DOCUMENT EXTRACT ▸
┏━━

As has previously been demonstrated with the CEK system, we observed that the CPK method has high intrapatient reproducibility and that blood samples remain stable at room temperature for up to 72 h before sample processing (Allard et al, 2004). As many clinical trials involve multiple centres, this sample stability provides the opportunity to collect specimens from multiple sites and analyse them in one central location. This is an advantage over the recently developed microfluidic-based CTC-chip method. That technology has a very low throughput and a requirement for samples to be run within 2 h of being drawn (Nagrath et al, 2007). These limitations make it currently incompatible for use in multicentre clinical trials.

┗━━

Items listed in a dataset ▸
┏━━

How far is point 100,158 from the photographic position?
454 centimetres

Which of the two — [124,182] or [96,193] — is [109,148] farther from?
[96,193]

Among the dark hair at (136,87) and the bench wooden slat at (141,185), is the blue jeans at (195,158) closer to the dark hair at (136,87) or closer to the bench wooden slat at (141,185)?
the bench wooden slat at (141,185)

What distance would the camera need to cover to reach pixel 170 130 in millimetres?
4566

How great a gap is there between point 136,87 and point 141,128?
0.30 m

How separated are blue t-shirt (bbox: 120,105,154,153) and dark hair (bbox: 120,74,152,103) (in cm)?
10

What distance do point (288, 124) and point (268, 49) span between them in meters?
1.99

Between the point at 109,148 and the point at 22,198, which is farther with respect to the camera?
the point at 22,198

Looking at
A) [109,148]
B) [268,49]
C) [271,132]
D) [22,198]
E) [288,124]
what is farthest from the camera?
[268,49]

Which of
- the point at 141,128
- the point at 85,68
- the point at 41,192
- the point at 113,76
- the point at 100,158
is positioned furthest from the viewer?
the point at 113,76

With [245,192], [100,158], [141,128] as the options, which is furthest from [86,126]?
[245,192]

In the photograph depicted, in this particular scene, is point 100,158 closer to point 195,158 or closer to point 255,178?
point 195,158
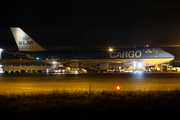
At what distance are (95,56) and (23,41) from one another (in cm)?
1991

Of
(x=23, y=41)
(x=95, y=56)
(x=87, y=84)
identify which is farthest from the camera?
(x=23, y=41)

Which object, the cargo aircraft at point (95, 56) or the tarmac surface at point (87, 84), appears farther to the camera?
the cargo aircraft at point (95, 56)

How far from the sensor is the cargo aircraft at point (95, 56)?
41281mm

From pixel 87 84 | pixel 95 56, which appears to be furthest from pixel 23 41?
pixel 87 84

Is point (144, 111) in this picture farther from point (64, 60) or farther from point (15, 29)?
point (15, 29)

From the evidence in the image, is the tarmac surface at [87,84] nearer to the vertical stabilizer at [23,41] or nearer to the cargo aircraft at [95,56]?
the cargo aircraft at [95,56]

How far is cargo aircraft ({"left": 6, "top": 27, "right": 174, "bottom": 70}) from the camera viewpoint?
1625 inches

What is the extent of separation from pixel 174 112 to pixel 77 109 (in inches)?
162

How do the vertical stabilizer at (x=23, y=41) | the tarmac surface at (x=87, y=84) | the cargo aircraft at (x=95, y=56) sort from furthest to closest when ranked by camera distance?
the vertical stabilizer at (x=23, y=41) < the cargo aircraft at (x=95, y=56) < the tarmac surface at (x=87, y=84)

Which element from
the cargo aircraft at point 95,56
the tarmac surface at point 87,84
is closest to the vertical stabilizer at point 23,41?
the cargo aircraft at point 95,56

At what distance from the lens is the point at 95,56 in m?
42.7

┗━━
┏━━

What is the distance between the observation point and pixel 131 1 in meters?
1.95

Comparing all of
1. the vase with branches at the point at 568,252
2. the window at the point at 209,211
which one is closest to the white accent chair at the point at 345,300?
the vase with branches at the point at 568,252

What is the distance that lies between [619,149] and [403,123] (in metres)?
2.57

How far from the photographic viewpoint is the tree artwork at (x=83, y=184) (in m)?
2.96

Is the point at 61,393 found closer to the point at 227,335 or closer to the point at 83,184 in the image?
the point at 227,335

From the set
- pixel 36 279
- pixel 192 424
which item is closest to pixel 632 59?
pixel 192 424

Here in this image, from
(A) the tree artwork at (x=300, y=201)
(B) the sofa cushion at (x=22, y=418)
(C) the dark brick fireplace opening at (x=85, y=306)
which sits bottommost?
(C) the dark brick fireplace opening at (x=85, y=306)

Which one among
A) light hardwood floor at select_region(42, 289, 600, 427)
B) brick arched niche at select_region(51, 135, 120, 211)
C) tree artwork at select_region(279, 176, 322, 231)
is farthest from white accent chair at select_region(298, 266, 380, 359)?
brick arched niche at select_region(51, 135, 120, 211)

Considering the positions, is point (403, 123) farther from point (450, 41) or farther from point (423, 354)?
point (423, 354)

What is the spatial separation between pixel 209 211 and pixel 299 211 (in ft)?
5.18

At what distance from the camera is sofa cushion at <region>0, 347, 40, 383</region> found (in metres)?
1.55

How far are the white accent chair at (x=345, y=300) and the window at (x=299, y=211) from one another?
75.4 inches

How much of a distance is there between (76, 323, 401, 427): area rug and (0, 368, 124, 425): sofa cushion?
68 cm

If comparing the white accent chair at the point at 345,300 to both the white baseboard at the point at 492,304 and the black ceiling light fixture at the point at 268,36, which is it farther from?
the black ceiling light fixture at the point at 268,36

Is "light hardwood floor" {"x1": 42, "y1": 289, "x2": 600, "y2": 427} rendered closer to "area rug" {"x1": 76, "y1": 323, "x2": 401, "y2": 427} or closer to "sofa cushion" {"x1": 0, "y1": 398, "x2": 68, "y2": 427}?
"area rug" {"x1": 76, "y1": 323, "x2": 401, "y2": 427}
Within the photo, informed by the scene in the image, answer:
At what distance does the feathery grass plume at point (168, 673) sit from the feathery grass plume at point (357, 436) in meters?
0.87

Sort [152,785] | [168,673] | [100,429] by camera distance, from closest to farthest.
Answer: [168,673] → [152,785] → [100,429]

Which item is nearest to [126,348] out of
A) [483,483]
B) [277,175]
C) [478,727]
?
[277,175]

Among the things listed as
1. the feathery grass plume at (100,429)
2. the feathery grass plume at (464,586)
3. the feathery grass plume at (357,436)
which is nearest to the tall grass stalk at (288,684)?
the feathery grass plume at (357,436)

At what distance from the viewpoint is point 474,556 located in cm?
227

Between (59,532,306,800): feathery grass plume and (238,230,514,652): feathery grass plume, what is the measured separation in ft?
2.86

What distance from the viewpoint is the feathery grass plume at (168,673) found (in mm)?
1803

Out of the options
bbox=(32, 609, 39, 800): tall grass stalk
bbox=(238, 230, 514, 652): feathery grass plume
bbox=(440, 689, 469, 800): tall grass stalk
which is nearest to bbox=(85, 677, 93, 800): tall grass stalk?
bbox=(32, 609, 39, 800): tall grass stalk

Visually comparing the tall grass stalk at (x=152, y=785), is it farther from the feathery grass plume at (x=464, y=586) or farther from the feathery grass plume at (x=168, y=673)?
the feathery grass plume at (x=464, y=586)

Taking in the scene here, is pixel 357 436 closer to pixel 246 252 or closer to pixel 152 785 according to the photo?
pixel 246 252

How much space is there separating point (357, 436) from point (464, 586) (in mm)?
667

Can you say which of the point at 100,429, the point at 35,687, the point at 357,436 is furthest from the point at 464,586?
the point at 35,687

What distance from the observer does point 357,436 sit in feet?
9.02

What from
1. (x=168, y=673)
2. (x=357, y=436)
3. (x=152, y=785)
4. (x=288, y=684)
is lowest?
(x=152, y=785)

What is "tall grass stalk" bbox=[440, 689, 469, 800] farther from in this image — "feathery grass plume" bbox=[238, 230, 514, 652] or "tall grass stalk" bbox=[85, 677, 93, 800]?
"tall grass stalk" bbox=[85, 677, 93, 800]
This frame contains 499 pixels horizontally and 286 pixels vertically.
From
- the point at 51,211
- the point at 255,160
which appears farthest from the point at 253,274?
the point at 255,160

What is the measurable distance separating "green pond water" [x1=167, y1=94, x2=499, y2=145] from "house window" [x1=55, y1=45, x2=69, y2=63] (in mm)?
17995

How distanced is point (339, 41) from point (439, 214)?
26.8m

┗━━
┏━━

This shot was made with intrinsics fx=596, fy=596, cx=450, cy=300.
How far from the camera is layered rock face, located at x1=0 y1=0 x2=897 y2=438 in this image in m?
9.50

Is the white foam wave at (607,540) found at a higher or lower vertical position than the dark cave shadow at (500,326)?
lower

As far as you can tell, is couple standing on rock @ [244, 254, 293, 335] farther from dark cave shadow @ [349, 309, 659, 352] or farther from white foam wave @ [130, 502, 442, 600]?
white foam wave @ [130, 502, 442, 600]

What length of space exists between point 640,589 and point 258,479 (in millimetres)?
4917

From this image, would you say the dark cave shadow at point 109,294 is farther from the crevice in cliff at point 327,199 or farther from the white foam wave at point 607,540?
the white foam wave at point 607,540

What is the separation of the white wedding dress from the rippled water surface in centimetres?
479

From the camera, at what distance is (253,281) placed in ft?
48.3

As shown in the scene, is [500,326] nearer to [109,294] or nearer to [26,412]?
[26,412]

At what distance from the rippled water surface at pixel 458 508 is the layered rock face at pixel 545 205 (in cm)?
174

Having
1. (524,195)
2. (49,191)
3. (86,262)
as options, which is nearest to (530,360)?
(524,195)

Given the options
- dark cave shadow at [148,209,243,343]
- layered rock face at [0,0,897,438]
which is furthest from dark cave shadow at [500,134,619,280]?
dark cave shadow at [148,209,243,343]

┗━━

LIST OF TASKS ▸
A - According to the passage on the CPK method, why is the CTC-chip method currently unsuitable for multicentre clinical trials?
B - Update the passage on the CPK method by writing out everything from "As has previously" down to "multicentre clinical trials." again, with "central location" replaced by "single laboratory".
C - Do the following statements agree with the passage on the CPK method? (i) Blood samples for the CPK method stay stable at room temperature for up to 72 h before processing. (ii) The CTC-chip method has a high throughput. (iii) The CPK method shows low intrapatient reproducibility.

ACTIVITY ANSWERS ▸
A - The CTC-chip method has a very low throughput. It also requires samples to be run within 2 h of being drawn. These limitations make it currently incompatible with multicentre clinical trials.

B -
As has previously been demonstrated with the CEK system, we observed that the CPK method has high intrapatient reproducibility and that blood samples remain stable at room temperature for up to 72 h before sample processing (Allard et al, 2004). As many clinical trials involve multiple centres, this sample stability provides the opportunity to collect specimens from multiple sites and analyse them in one single laboratory. This is an advantage over the recently developed microfluidic-based CTC-chip method. That technology has a very low throughput and a requirement for samples to be run within 2 h of being drawn (Nagrath et al, 2007). These limitations make it currently incompatible for use in multicentre clinical trials.

C -
(i) Yes: "blood samples remain stable at room temperature for up to 72 h before sample processing"
(ii) No: "That technology has a very low throughput"
(iii) No: "the CPK method has high intrapatient reproducibility"